Notice of Privacy Practices

THIS NOTICE DESCRIBES HOW MEDICAL INFORMATION ABOUT YOU MAY BE USED AND DISCLOSED AND HOW YOU CAN GET ACCESS TO THIS INFORMATION. PLEASE REVIEW IT CAREFULLY.

Commitment to your privacy

Berman Counseling (“The Practice”) is dedicated to maintaining the privacy of your personal health information (PHI) as part of providing professional care. Our Notice of Privacy Practices provides information about how we may use and disclose protected health information about you. The Notice contains information on Patient Rights and information on privacy standards set by the Health Insurance Portability and Accountability Act of 1996 (“HIPAA”). You have the right to review this Notice before signing a Consent that agrees that you have received this information, understand the privacy practices presented, and agree to them. The terms of our Privacy Notice may change. If we change our Notice, you may obtain a revised copy by contacting our office.

How I use and disclose your protected health information with your consent:

The information collected about you will be used to provide you with treatment, to arrange payment for our services, and for some other business activities that are called for in health care operations. After you have read this notice you will be asked to sign a consent form (Authorization to Release Healthcare Information) to allow your provider to share your protected health information with people or agencies of your choice. You will be asked to designate what information will be sent or shared. The patient has the right to restrict how their personal health information is shared, however clinical staff are not required to agree to this restriction if it is not clinically appropriate. The Practice may condition receipt of treatment upon the execution of a consent. The clinical staff at Berman Counseling will continuously work to protect your privacy even with a signed authorization for release of information.

Disclosing your health information without your consent:

There are times when the laws require providers to use or share your information without your consent.

  1. When there is a serious threat to you or another’s health and safety or to the public. Information will only be shared with person(s) who are able to prevent or reduce the threat.

  2. When there is concern about abuse or neglect.

  3. When required to do so by lawsuits and other legal or court proceedings.

  4. If a law enforcement official requires information to be shared.

  5. For workers’ compensation and similar benefit programs.

There are some other rare situations. They are described further in the Health Insurance Portability and Accountability Act. For further information visit https://www.hhs.gov/hipaa/for-professionals/privacy/laws-regulations/index.html

Policies and client’s rights:

  1. Signing the Consent for Services agrees that protected health information may be disclosed or used for treatment, payment, and health care operations.

  2. The Practice has a Notice of Privacy Practices and the client has the opportunity to review.

  3. The Practice reserves the right to change the Notice of Privacy Practices.

  4. The client has the right to restrict the uses of their information but the Practice does not have to agree to the restrictions.

  5. The client may revoke consents to release information in writing at any time and all future disclosures will then cease.

  6. The client may request to have information in records amended if they believe that there is information that is inaccurate or incomplete.

  7. You have the right to ask this Practice to communicate with you in a particular way, such as, you can ask to be called on your cell phone and request that messages not be left for you at work.

  8. You have the right to look at the health information I have about you, such as your medical and billing records. You can get a copy of these records, but there may be a charge for it. The Practice may deny this request if there is reasonable belief that viewing these records may cause harm to you or others involved in treatment.

  9. You have the right to request a list of whom your PHI has been shared with.

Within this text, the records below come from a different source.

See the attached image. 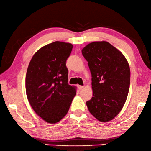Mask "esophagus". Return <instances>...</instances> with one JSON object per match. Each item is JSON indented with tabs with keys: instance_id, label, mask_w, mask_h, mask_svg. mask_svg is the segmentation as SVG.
<instances>
[{
	"instance_id": "obj_1",
	"label": "esophagus",
	"mask_w": 151,
	"mask_h": 151,
	"mask_svg": "<svg viewBox=\"0 0 151 151\" xmlns=\"http://www.w3.org/2000/svg\"><path fill=\"white\" fill-rule=\"evenodd\" d=\"M78 89H79V90H81V89H83V88L84 87L83 86H82V85H78Z\"/></svg>"
}]
</instances>
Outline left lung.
Listing matches in <instances>:
<instances>
[{
    "mask_svg": "<svg viewBox=\"0 0 151 151\" xmlns=\"http://www.w3.org/2000/svg\"><path fill=\"white\" fill-rule=\"evenodd\" d=\"M91 73L93 97L86 102L90 113L100 122L118 114L128 95L130 69L126 58L106 41L93 42L81 50Z\"/></svg>",
    "mask_w": 151,
    "mask_h": 151,
    "instance_id": "left-lung-1",
    "label": "left lung"
}]
</instances>
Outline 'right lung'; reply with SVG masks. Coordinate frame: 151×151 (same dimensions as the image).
<instances>
[{
  "instance_id": "obj_1",
  "label": "right lung",
  "mask_w": 151,
  "mask_h": 151,
  "mask_svg": "<svg viewBox=\"0 0 151 151\" xmlns=\"http://www.w3.org/2000/svg\"><path fill=\"white\" fill-rule=\"evenodd\" d=\"M73 45L55 41L39 49L31 58L25 77L28 101L39 117L55 124L63 118L76 95L68 84L67 59Z\"/></svg>"
}]
</instances>
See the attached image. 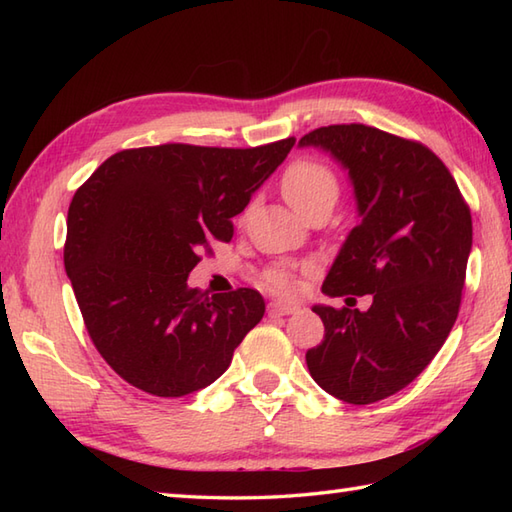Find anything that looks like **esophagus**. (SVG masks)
<instances>
[{
	"label": "esophagus",
	"instance_id": "obj_1",
	"mask_svg": "<svg viewBox=\"0 0 512 512\" xmlns=\"http://www.w3.org/2000/svg\"><path fill=\"white\" fill-rule=\"evenodd\" d=\"M301 312L299 303H286V301H273L268 306L270 317H286V314H297Z\"/></svg>",
	"mask_w": 512,
	"mask_h": 512
}]
</instances>
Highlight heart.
I'll list each match as a JSON object with an SVG mask.
<instances>
[{
  "label": "heart",
  "instance_id": "1",
  "mask_svg": "<svg viewBox=\"0 0 512 512\" xmlns=\"http://www.w3.org/2000/svg\"><path fill=\"white\" fill-rule=\"evenodd\" d=\"M281 193L292 209L306 215L321 204H332L339 198V180L334 171L317 160H297L281 176ZM268 284L277 290H288L292 281L286 273H273Z\"/></svg>",
  "mask_w": 512,
  "mask_h": 512
}]
</instances>
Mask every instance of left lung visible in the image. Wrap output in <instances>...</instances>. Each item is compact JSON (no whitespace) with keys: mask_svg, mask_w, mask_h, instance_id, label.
I'll return each instance as SVG.
<instances>
[{"mask_svg":"<svg viewBox=\"0 0 512 512\" xmlns=\"http://www.w3.org/2000/svg\"><path fill=\"white\" fill-rule=\"evenodd\" d=\"M347 171L358 224L336 255L323 292L372 295V306H314L323 341L308 350L310 376L350 405L407 387L458 319L471 211L444 162L420 143L367 125L319 127L299 140Z\"/></svg>","mask_w":512,"mask_h":512,"instance_id":"8db88e82","label":"left lung"}]
</instances>
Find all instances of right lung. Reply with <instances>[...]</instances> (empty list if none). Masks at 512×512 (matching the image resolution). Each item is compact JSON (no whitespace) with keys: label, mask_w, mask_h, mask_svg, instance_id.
<instances>
[{"label":"right lung","mask_w":512,"mask_h":512,"mask_svg":"<svg viewBox=\"0 0 512 512\" xmlns=\"http://www.w3.org/2000/svg\"><path fill=\"white\" fill-rule=\"evenodd\" d=\"M292 145L125 149L74 193L65 273L92 343L129 385L160 398L204 389L262 321L257 290L209 295L187 279L202 246L231 242V217Z\"/></svg>","instance_id":"obj_1"}]
</instances>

  10. You have the right to choose someone to act for you such as a medical power attorney or legal guardian

  11. You have the right to file a complaint if you believe your privacy rights have been violated. You can file a complaint by contacting the Practice using the following information:

Berman Counseling LLC

matt@bermancounselingllc.com

Matthew Berman

732-451-4152

You can file a complaint with the Secretary of the U.S. Department of Health and Human Services Office for Civil Rights by sending a letter to 200 Independence Avenue, S.W., Washington, D.C. 20201, calling (202) 619-0257 or visiting www.hhs.gov/ocr/privacy/hipaa/complaints/. The Practice will not retaliate against you for filing a complaint. All complaints must be in writing. Filing a complaint will not change the health care I provide to you in any way. Also, you may have other rights that are granted to you by the laws of our state, and these may be the same as or different from the rights described above. I will be happy to discuss these situations with you now or as they arise. If you have any questions regarding this notice or health information privacy policies, please let me know.